Ein entschärftes Bomblet aus einer Streubombe eines russischen Mehrfachraketenwerfers in der Region Charkiw, Oktober 2022.
Ein entschärftes Bomblet aus einer Streubombe eines russischen Mehrfachraketenwerfers in der Region Charkiw, Oktober 2022.
REUTERS

Diese Waffen sind zwar international geächtet, doch keine der Kriegsparteien hatte das 2003er Abkommen je unterzeichnet und Wladimir Putins Truppen setzen selbst seit Kriegsbeginn massiv auf ihre Artillerieüberlegenheit und die hohe Flächenwirkung der Dutzenden kleinen Bomblets, die mit jedem Abschuss einer Streubombe auf das Zielgebiet niederhageln. 

Die geänderte Taktik soll der Ukraine auch schon erste Erfolge bescheren. Neueste Einschätzungen gehen von erheblichen Rückeroberungen, berichtet der ORF unter Berufung auf die US-Denkfabrik Institute for the Study of War (ISW), die sei Beginn der russischen Invasion das Kriegsgeschehen analysiert.

Demnach habe die Ukraine inzwischen fast so viel Gelände befreit, wie Russland zuvor im Zuge seiner Winteroffensive in einem halben Jahr besetzen konnte – das ist in Quadratkilometern gesprochen in beiden Fällen allerdings nicht besonders viel.

Zweite Schlacht um Bachmut

Bemerkenswert ist aber eine neue Intensivierung der Kämpfe rund um die Stadt Bachmut im Osten. Das geht unter anderem aus Quellen auf beiden Seiten der Front hervor. Der Ukraine gelang es zuletzt, die russischen Besatzer im Norden und Süden etwas zurückzudrängen. "Eingänge, Ausgänge und Feindbewegungen in der Stadt unter Feuerkontrolle", meldete die ukrainische Vizeverteidigungsministerin Hanna Maljar.

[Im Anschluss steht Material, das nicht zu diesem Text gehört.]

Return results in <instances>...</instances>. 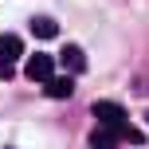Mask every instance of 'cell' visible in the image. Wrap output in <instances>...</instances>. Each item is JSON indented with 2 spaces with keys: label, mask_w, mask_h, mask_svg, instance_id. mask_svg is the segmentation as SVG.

Auch Armeechef Olexander Syrskyj sprach davon, dass sich der Feind "in der Falle befinde". Offenbar will die Ukraine hier den Spieß umzudrehen und nun selbst die russische Armee, die Verteidigung der durch Jewgeni Prigoschins Wagner-Söldner in monatelangen und verlustreichen Kämpfen eroberten Stadt von ihnen übernommen hat, "langsam einkesseln".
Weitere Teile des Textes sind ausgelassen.